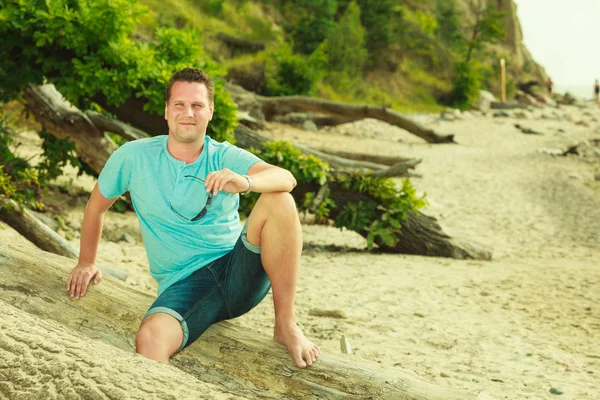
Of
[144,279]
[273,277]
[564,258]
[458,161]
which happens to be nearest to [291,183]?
[273,277]

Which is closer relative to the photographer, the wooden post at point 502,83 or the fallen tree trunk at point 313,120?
the fallen tree trunk at point 313,120

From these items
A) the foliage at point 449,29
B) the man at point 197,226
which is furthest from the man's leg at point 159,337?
the foliage at point 449,29

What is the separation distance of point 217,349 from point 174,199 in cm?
87

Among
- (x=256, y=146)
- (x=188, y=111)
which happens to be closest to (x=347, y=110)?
(x=256, y=146)

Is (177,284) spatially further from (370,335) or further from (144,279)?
(144,279)

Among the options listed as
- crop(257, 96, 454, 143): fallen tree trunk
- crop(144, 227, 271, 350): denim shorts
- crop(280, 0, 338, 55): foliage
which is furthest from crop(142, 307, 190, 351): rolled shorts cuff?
crop(280, 0, 338, 55): foliage

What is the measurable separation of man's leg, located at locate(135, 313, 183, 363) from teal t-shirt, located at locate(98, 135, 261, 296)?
422 millimetres

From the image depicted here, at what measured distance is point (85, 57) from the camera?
8.23 meters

-------

Repeat every line of the records above verbatim, leaving out the pictures.

Response to this exercise:
Of
[144,279]
[273,277]
[564,258]
[458,161]
which happens to be nearest to [291,183]?
[273,277]

Which is closer relative to the photographer, the wooden post at point 502,83 or the fallen tree trunk at point 313,120?
the fallen tree trunk at point 313,120

From these items
A) the foliage at point 449,29
B) the man at point 197,226
which is furthest from the man's leg at point 159,337?
the foliage at point 449,29

What is the separation distance of point 217,349 from point 174,199 in cm?
87

Among
- (x=256, y=146)
- (x=188, y=111)
which happens to be closest to (x=347, y=110)?
(x=256, y=146)

Is (177,284) spatially further from (370,335) or further from (144,279)?
(144,279)

Among the options listed as
- crop(257, 96, 454, 143): fallen tree trunk
- crop(144, 227, 271, 350): denim shorts
- crop(280, 0, 338, 55): foliage
which is furthest from crop(142, 307, 190, 351): rolled shorts cuff?
crop(280, 0, 338, 55): foliage

What is the measurable separation of man's leg, located at locate(135, 313, 183, 363) from teal t-shirt, located at locate(98, 135, 261, 296)?
422 millimetres

From the image depicted here, at what measured distance is point (85, 57) from the camera?
8.23 meters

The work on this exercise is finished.